▶ EXERCISE GOAL
Read the listing and extract each line that includes the word "existence".
.....
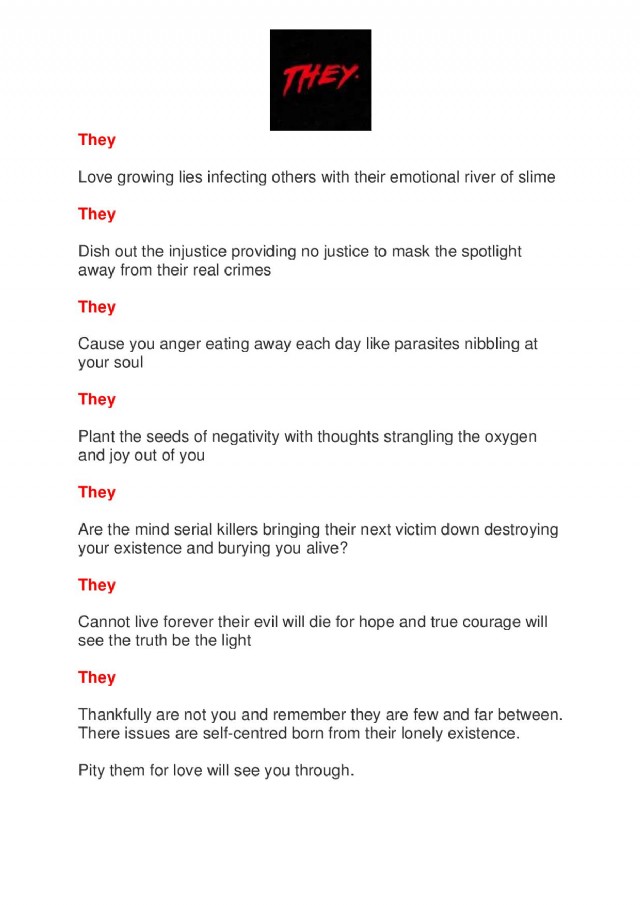 THEY.

They

Love growing lies infecting others with their emotional river of slime

They

Dish out the injustice providing no justice to mask the spotlight away from their real crimes

They

Cause you anger eating away each day like parasites nibbling at your soul

They

Plant the seeds of negativity with thoughts strangling the oxygen and joy out of you

They

Are the mind serial killers bringing their next victim down destroying your existence and burying you alive?

They

Cannot live forever their evil will die for hope and true courage will see the truth be the light

They

Thankfully are not you and remember they are few and far between. There issues are self-centred born from their lonely existence.

Pity them for love will see you through.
.....
▶ THE ANSWER
Are the mind serial killers bringing their next victim down destroying your existence and burying you alive?
Thankfully are not you and remember they are few and far between. There issues are self-centred born from their lonely existence.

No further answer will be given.